• [SOURCE EXTRACT]:
REPL-able tests in Clojure
July 3, 2024
Tests play a central role to how I interact with Clojure code. And while I've slowly embraced a more REPL-driven development style over the years, the structure of my tests didn't really adapt to become more amiable to REPL interactions.
At Nextjournal I went about setting up the testing patterns for our main consulting project, feeling pretty content with the coverage and stability it brought. My colleagues on the other hand were slow to embrace the testing setup. Whittling away at their blocks, I got rid of a DSL layer and removed mocks that added more complexity than they were worth.
And most recently my colleague Martin Kavalar pointed out how difficult it was to interact with the tests via the REPL, encouraging me to explore a few things that might remedy this.
The changes Martin suggested were simple but upon realizing them I noticed a significant shift in how I interacted with test failures. Enough so that I wanted to write them up here.
The core idea: to view the REPL as a debugger.
As simple as that.
For me this definitely wasn't obvious; my daily REPL experience doesn't look like my days of using a step-debugger with Java code. So what are the implications of this "REPL as a debugger" idea and what changes to we need to make to enable this?
General structure of tests
First I want to describe the general shape of our tests.
For server-side code we mostly rely on whole-system tests, which I generally call integration tests, a bit out of laziness because they don't really test the integration between things. Compared to unit tests, which involve little to no state setup, these whole-system tests provide access to the entire server-side application. You can make HTTP requests to it, query or mutate the database, and other such effectful calls. Through these calls you build up state in a way similar to if a front-end client were making requests.
This is done by first structuring your code such that all state is encapsulated into a system of components, like a database component, a file store component, an email sending component, etc. When the application starts, it starts up these components, and you can swap in specific versions of components to adapt to whether you are in production, local dev, or test environments. For instance, in local dev and test environments you'll want to replace the email sending component with a stub so emails don't get sent during development or test execution.
Lastly, each whole-system test will spin up a fresh system on start-up such that the test can interact with it to exercise the flow of a complete feature. On failure or completion the system is torn down to ensure the next test can have a fresh system to interact with, thus ensuring tests don't work over systems that are in a random state. This is achieved via a with-system macro that does the system startup and binds it to a variable for use in the with-system body.
Debugging with the REPL
The REPL as a code-writing tool is a pretty common concept in the Clojure community, and it is framing with which I came to think of the REPL.
But what about the REPL as a debugging tool? In particular, as a tool for debugging test failures.

• [DATASET CONTENT]:
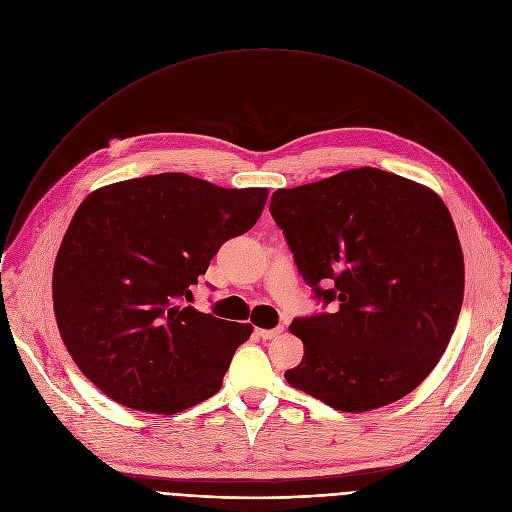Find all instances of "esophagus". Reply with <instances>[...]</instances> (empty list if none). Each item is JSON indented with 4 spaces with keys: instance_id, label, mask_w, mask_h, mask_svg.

--

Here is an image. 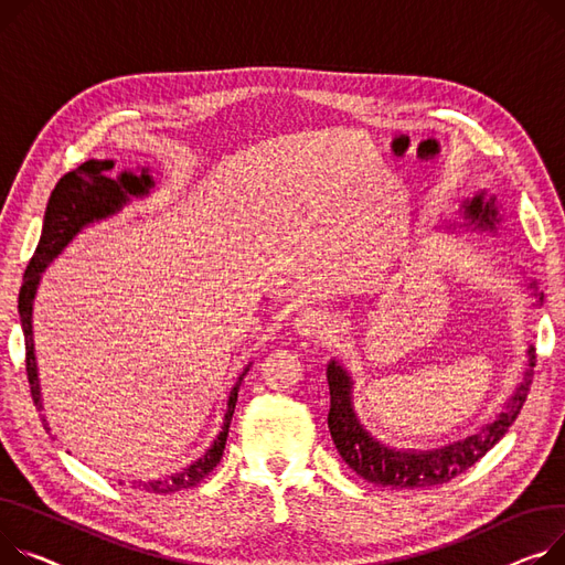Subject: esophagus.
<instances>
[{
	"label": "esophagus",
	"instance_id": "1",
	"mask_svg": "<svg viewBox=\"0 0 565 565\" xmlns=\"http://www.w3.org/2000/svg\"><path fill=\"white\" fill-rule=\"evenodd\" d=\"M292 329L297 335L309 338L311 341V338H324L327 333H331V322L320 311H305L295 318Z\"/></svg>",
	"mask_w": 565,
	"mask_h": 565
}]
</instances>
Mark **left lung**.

• [WHAT IS EXPECTED]: For each statement, say yes or no depending on whether the post on REPL-able tests in Clojure agrees with it, and quote the words from the post that decide it. 1. A colleague pointed out that the tests were hard to interact with through the REPL. 2. Whole-system tests reuse the same running system from one test to the next. 3. In test environments, the email sending component is replaced with a stub. These rows have nothing to do with the Clojure testing post.

• [OUTPUT BELOW]:
1. Yes: "my colleague Martin Kavalar pointed out how difficult it was to interact with the tests via the REPL"
2. No: "On failure or completion the system is torn down to ensure the next test can have a fresh system to interact with"
3. Yes: "in local dev and test environments you'll want to replace the email sending component with a stub"